:: What is asked ::
Rewrite the data from the line containing "As shown in" through the end, replacing "metal railing" with "iron railing" and keeping everything else the same.

[Spatial reasoning question data]

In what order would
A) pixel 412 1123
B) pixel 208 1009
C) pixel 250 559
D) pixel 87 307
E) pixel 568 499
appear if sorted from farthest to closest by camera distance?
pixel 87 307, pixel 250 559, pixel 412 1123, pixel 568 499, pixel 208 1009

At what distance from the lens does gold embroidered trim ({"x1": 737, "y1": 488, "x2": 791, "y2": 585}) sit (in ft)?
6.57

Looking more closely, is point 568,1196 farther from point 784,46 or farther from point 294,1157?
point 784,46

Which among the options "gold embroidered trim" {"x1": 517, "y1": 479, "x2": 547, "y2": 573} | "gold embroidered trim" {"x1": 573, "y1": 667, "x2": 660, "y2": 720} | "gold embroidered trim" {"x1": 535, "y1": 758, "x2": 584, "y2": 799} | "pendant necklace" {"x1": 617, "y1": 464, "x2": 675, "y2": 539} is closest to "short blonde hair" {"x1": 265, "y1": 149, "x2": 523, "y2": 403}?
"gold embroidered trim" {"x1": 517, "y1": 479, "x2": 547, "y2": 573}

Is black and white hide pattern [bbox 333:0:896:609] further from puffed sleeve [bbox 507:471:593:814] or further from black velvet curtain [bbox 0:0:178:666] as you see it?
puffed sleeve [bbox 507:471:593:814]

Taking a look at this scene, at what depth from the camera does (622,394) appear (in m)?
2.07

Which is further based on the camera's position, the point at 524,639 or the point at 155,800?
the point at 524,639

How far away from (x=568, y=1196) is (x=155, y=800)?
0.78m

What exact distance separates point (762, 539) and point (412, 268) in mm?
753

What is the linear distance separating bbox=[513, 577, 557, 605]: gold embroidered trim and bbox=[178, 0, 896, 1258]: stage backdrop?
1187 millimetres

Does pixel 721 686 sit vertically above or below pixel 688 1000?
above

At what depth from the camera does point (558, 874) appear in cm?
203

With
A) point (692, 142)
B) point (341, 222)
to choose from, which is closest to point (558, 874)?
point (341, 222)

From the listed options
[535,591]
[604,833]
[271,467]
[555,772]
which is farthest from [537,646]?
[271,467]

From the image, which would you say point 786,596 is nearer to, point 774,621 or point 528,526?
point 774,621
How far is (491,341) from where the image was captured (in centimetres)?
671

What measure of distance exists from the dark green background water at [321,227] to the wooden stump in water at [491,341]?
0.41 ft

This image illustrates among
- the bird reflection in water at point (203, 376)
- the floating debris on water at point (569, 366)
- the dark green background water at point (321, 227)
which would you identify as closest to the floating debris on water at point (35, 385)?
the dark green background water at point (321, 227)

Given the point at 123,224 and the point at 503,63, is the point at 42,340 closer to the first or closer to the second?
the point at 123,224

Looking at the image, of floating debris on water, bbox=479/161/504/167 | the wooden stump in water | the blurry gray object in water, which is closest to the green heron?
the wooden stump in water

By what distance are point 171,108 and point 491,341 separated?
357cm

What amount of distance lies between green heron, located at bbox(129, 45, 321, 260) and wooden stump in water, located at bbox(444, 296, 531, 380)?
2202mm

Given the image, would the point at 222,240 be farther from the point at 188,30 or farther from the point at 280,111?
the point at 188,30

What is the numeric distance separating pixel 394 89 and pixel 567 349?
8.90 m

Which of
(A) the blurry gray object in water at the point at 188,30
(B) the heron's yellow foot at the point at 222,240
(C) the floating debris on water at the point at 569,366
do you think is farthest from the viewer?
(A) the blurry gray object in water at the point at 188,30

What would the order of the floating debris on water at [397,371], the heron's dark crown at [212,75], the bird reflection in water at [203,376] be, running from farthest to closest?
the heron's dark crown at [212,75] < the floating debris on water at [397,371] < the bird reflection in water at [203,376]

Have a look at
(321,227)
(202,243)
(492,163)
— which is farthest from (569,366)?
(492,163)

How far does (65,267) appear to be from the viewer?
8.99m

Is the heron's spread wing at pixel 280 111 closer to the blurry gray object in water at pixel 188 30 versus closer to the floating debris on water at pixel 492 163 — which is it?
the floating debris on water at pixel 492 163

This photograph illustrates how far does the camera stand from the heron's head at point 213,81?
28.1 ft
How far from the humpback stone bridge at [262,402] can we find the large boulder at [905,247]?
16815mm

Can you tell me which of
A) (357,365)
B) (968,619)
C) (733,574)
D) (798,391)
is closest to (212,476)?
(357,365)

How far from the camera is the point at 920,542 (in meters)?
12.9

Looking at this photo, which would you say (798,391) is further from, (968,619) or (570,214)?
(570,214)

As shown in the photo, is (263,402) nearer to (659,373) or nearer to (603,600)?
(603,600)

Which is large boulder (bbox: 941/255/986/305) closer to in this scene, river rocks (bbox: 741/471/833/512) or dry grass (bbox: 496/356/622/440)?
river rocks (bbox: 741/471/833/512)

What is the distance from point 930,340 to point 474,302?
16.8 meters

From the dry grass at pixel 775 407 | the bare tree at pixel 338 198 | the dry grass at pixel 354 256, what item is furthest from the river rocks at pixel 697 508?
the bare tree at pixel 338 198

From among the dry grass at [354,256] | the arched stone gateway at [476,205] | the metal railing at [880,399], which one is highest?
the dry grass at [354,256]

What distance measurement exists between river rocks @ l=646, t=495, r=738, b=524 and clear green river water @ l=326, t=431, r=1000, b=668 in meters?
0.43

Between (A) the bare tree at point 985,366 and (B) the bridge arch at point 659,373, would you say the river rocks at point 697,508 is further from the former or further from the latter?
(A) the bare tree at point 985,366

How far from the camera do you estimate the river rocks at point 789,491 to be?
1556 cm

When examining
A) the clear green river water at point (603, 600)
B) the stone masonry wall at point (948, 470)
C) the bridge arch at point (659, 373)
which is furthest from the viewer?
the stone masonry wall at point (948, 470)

:: Response ::
As shown in the photo, is (263,402) nearer to (659,373) or nearer to (603,600)?
(603,600)

Which is large boulder (bbox: 941/255/986/305) closer to in this scene, river rocks (bbox: 741/471/833/512) or dry grass (bbox: 496/356/622/440)?
river rocks (bbox: 741/471/833/512)

What is the distance from point 930,340 to point 474,302?
16.8 meters

From the dry grass at pixel 775 407 | the bare tree at pixel 338 198 | the dry grass at pixel 354 256, what item is furthest from the river rocks at pixel 697 508?
the bare tree at pixel 338 198

From among the dry grass at [354,256] | the arched stone gateway at [476,205] | the iron railing at [880,399], which one is highest?
the dry grass at [354,256]

What distance measurement exists between river rocks @ l=646, t=495, r=738, b=524 and clear green river water @ l=326, t=431, r=1000, b=668 in meters?
0.43

Between (A) the bare tree at point 985,366 and (B) the bridge arch at point 659,373, would you say the river rocks at point 697,508 is further from the former or further from the latter?
(A) the bare tree at point 985,366

How far from the camera do you estimate the river rocks at point 789,491 to be?
1556 cm

When examining
A) the clear green river water at point (603, 600)
B) the stone masonry wall at point (948, 470)
C) the bridge arch at point (659, 373)
which is furthest from the viewer?
the stone masonry wall at point (948, 470)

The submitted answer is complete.